Work required – Extract the stretch from "IOFs have enervated" through "sought to acquire." in the excerpt on farm cooperatives below, keeping every word unchanged.

Excerpt –
* * * * *

Cooperatives improved the returns to farmers over what they could do operating on their own. When they increased their market share, agribusinesses competitors resorted to antitrust lawsuits and lobbying for unfavorable cooperative taxation.
Antitrust
In the 1890s, the Farmers Alliance, like the Grange, developed cooperatives, including strategies for large scale price coordination. The Alliance inspired other efforts to coordinate the pricing of large volumes of commodities from many farmers but were defeated by antitrust laws. In 1922 the US Congress passed the Capper-Volstead Act that provided cooperatives with limited immunity from antitrust. In exchange for this immunity cooperatives must adhere to: (1) agreements on prices can not include an amount in value from non-members greater than that from members of a cooperative. (2) one-member, one-vote and (3) dividends must not exceed 8%. Despite the requirement of satisfying these principles, lobbying to overturn Capper-Volstead has persisted over time.
IOFs have enervated the enforcement of antitrust on their industries over the past sixty years or longer. Efforts to diminish antitrust regulations have involved firms in several industries outside of agriculture. Nevertheless, exemptions to antitrust similar to those provided by Capper-Volstead have stood out as a benefit that IOFs have long sought to acquire.
Taxation
An important policy provision for how cooperatives are formed and taxed is Sub-Chapter T of the Internal Revenue Service (IRS) code. Enacted in 1962, Subchapter T provides for taxation to apply only to members but not to their cooperatives. It basically codified a practice by cooperatives that had been legally recognized in IRS rulings for several prior decades. The rational for only taxing earnings allocated to members as equity is that it is designated for distribution and not held by a cooperative as permanent capital. Cooperatives are, however, taxed on retained earnings that are not allocated to member equity.
This single taxation status of cooperatives was aggressively criticized by investor-owned firms who established the National Tax Equality Association to lobby for the repeal of Subchapter T. After a couple of decades, the National Tax Equality Association ceased to exist. It changed course, seeking legalization for a single tax system that IOFs could use for subsidiaries or for new businesses. Limited Liability Companies (LLCs) emerged as a way to form businesses that avoid taxation except for shareholders who receive distributions.
Unlike LLCs, cooperatives are incorporated entities. Another difference is that an LLC may include a majority of investors with governance rights who do not use or participate in any way with the operations of the business. Cooperatives may finance their operations in part from non-member investment, or more recently, they can form a Limited Cooperative Association with investor members who are without majority control.

* * * * *

Extracted entries –

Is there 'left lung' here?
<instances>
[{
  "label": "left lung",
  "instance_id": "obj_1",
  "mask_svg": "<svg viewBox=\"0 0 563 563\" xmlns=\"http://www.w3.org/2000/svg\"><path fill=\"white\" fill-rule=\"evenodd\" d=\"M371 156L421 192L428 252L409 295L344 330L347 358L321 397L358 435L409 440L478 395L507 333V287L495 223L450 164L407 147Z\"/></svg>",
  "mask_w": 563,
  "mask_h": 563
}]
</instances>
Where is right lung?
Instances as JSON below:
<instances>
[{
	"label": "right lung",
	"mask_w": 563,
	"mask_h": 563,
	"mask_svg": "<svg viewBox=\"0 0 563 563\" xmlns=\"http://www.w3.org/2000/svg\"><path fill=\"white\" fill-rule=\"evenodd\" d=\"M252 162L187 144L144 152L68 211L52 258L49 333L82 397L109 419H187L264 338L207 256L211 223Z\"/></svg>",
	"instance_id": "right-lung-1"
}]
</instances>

* * * * *

Response –
IOFs have enervated the enforcement of antitrust on their industries over the past sixty years or longer. Efforts to diminish antitrust regulations have involved firms in several industries outside of agriculture. Nevertheless, exemptions to antitrust similar to those provided by Capper-Volstead have stood out as a benefit that IOFs have long sought to acquire.